Many tang keepers recommend feeding these fish about three times a week. A large piece of seaweed or algae that will keep the fish busy for several hours is recommended, as this mimics their natural grazing behavior.
Breeding purple tangs in captivity is rare and notoriously difficult. These fish are aggressive and territorial around other tangs, so it’s difficult to keep them together, even as a pair.
In addition, it is almost impossible to determine the gender of the fish by looking at them. For these reasons, most aquarium enthusiasts do not attempt to breed purple tangs.
Purple tangs are generally not any more susceptible to diseases or conditions than other fish. However, because these fish often travel from person to person before reaching their final home, they can encounter many different germs and bacteria.
In addition, the transition from seller to home aquarium can be stressful on the fish. In order to ensure that the purple tang is comfortable in its new home, it is essential to acclimate it gradually.

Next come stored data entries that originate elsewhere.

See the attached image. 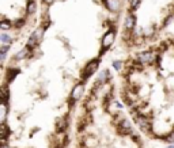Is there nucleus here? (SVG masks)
Wrapping results in <instances>:
<instances>
[{
    "mask_svg": "<svg viewBox=\"0 0 174 148\" xmlns=\"http://www.w3.org/2000/svg\"><path fill=\"white\" fill-rule=\"evenodd\" d=\"M126 0H41L29 36L2 57V148H68L75 110L117 50Z\"/></svg>",
    "mask_w": 174,
    "mask_h": 148,
    "instance_id": "1",
    "label": "nucleus"
},
{
    "mask_svg": "<svg viewBox=\"0 0 174 148\" xmlns=\"http://www.w3.org/2000/svg\"><path fill=\"white\" fill-rule=\"evenodd\" d=\"M68 148H144L143 133L118 97L114 68L103 65L83 93Z\"/></svg>",
    "mask_w": 174,
    "mask_h": 148,
    "instance_id": "3",
    "label": "nucleus"
},
{
    "mask_svg": "<svg viewBox=\"0 0 174 148\" xmlns=\"http://www.w3.org/2000/svg\"><path fill=\"white\" fill-rule=\"evenodd\" d=\"M114 71L118 97L143 136L174 146V27L121 55Z\"/></svg>",
    "mask_w": 174,
    "mask_h": 148,
    "instance_id": "2",
    "label": "nucleus"
},
{
    "mask_svg": "<svg viewBox=\"0 0 174 148\" xmlns=\"http://www.w3.org/2000/svg\"><path fill=\"white\" fill-rule=\"evenodd\" d=\"M41 0H0L2 57L36 29Z\"/></svg>",
    "mask_w": 174,
    "mask_h": 148,
    "instance_id": "5",
    "label": "nucleus"
},
{
    "mask_svg": "<svg viewBox=\"0 0 174 148\" xmlns=\"http://www.w3.org/2000/svg\"><path fill=\"white\" fill-rule=\"evenodd\" d=\"M174 27V0H126L117 50L145 48Z\"/></svg>",
    "mask_w": 174,
    "mask_h": 148,
    "instance_id": "4",
    "label": "nucleus"
}]
</instances>
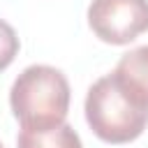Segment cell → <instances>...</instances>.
<instances>
[{
	"instance_id": "cell-1",
	"label": "cell",
	"mask_w": 148,
	"mask_h": 148,
	"mask_svg": "<svg viewBox=\"0 0 148 148\" xmlns=\"http://www.w3.org/2000/svg\"><path fill=\"white\" fill-rule=\"evenodd\" d=\"M9 106L23 130L62 125L69 109V81L51 65H30L14 79Z\"/></svg>"
},
{
	"instance_id": "cell-2",
	"label": "cell",
	"mask_w": 148,
	"mask_h": 148,
	"mask_svg": "<svg viewBox=\"0 0 148 148\" xmlns=\"http://www.w3.org/2000/svg\"><path fill=\"white\" fill-rule=\"evenodd\" d=\"M86 120L106 143H130L148 125V109L134 104L111 74L97 79L86 95Z\"/></svg>"
},
{
	"instance_id": "cell-3",
	"label": "cell",
	"mask_w": 148,
	"mask_h": 148,
	"mask_svg": "<svg viewBox=\"0 0 148 148\" xmlns=\"http://www.w3.org/2000/svg\"><path fill=\"white\" fill-rule=\"evenodd\" d=\"M88 25L106 44H130L148 30V0H92Z\"/></svg>"
},
{
	"instance_id": "cell-4",
	"label": "cell",
	"mask_w": 148,
	"mask_h": 148,
	"mask_svg": "<svg viewBox=\"0 0 148 148\" xmlns=\"http://www.w3.org/2000/svg\"><path fill=\"white\" fill-rule=\"evenodd\" d=\"M111 76L134 104L148 109V46H136L125 53Z\"/></svg>"
},
{
	"instance_id": "cell-5",
	"label": "cell",
	"mask_w": 148,
	"mask_h": 148,
	"mask_svg": "<svg viewBox=\"0 0 148 148\" xmlns=\"http://www.w3.org/2000/svg\"><path fill=\"white\" fill-rule=\"evenodd\" d=\"M16 148H83L72 125L62 123L49 130H23L16 136Z\"/></svg>"
},
{
	"instance_id": "cell-6",
	"label": "cell",
	"mask_w": 148,
	"mask_h": 148,
	"mask_svg": "<svg viewBox=\"0 0 148 148\" xmlns=\"http://www.w3.org/2000/svg\"><path fill=\"white\" fill-rule=\"evenodd\" d=\"M16 53H18V37H16L14 28L0 18V72L14 62Z\"/></svg>"
},
{
	"instance_id": "cell-7",
	"label": "cell",
	"mask_w": 148,
	"mask_h": 148,
	"mask_svg": "<svg viewBox=\"0 0 148 148\" xmlns=\"http://www.w3.org/2000/svg\"><path fill=\"white\" fill-rule=\"evenodd\" d=\"M0 148H2V143H0Z\"/></svg>"
}]
</instances>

Once acclimated, the purple tang should be kept in a quarantine tank for a few weeks to ensure that it is not harboring any diseases.
This gives the fish a chance to rest and also guarantees that it won’t be passing any bacteria or viruses to other fish.
Purple tangs are quite popular but, because they are almost never bred in captivity, can also be relatively expensive. Generally, these fish sell for between $75 and $150, but some of the more colorful or healthier examples can sell for $250 or more.
Cost at Liveaquaria.com
Should You Add a Purple Tang to Your Aquarium?
Purple tangs are often expensive to purchase, and they require a large amount of space in order to remain healthy. However, once they have been properly acclimated to an aquarium, these fish are relatively hardy and are not difficult to care for.
They are a good choice for everyone from beginner to advanced saltwater aquarium keepers.
The purple tang is an excellent choice for reef aquariums as, aside from occasionally bumping into or toppling rock or coral structures due to their exuberant swimming, they won’t damage coral or sponges. They are also considered to be friendly with most other fish as long as the fish do not look like them.
Purple tangs are an excellent choice for anyone seeking a vibrant, energetic addition to the home aquarium.